Our sins on Jesus instead of on us – that’s substitution.  Elaborating, our punishment on Jesus instead of on us – that’s substitution.  Doesn’t that settle this issue?

Is The Best Preacher The One Who Doesn’t Make Anybody Mad?

July 5, 2018

The other day I heard a mature Christian indicate the best gospel preachers were the ones who preached without making anybody mad. Nothing could be further from the truth. Notice who sometimes made their audience mad enough to stone them by preaching and standing for the truth …

· Old Testament Prophets Luke 13:34

· Jesus John 8:59, 10:31, 11:8

· Stephen Acts 7:58

· Barnabas Acts 14:5

· Paul Acts 14:19

· John the Baptist lost his head Mark 6:16-18

I guess the above were not very good preachers because they sometimes made their audience mad?  I guess Jesus was not a very good preacher because his teaching in Matt 15:3-12 “offended” the Pharisees?  Just the opposite – Jesus’ preaching is so good because it is always directed to what the audience in front of him needs, instead of what somebody who is not there needs.

It is easy to preach to not make anybody mad. Just be careful to avoid saying anything your audience disagrees with, i.e., avoid stepping on your audience’s toes. I’ve heard a few gospel preachers teach many times without once saying anything their audience would disagree with – they simply preached every time to the choir ( ), and at people who were not there; they pandered to their audience ( ).

The outstanding gospel preacher is defined by passages like Acts 20:26-27 and Ezek 3:17-21 – they declare the whole counsel of God (practicing kind and tough love) so both their listeners and themselves will be saved. When somebody does not believe or practice the truth on a particular subject, are we doing them a favor by always preaching on what they already agree with, avoiding the very thing they need? This method of preaching is perfectly described by II Tim 4:3 – “For the time will come when they will not endure sound doctrine; but after their own lusts shall they heap to themselves teachers, having itching ears.”

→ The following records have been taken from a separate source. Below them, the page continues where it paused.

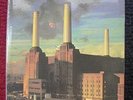 PINK FLOYD - ANIMALS - RARE UK ORIGINAL 8-TRACK TAPE - 8X-SHVL 815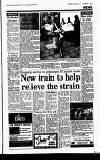 Hayes & Harlington Gazette Wednesday 08 January 1997 Page 7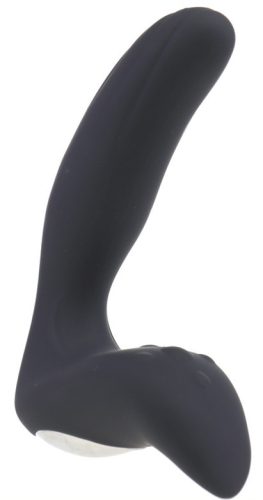 Boom – Vibrating Prostate Stimulator 11 x 3 cm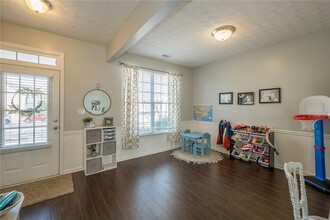3615 Beacon Ridge in Cumming, GA - Building Photo - Building Photo
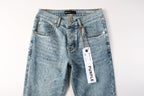 Purple Brand Jeans 9149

We should always be kind and gentle in our teaching (Col 4:6), but when we preach the “truth in love” (Eph 4:15), sometimes someone is going to get perturbed with us (Matt 13:57, John 6:60-66). If not, something is wrong with our preaching (Luke 6:26, Isaiah 30:10, I Kings 22:8).  If we preach the truth that our audiences need, we will make enemies (Gal 4:16).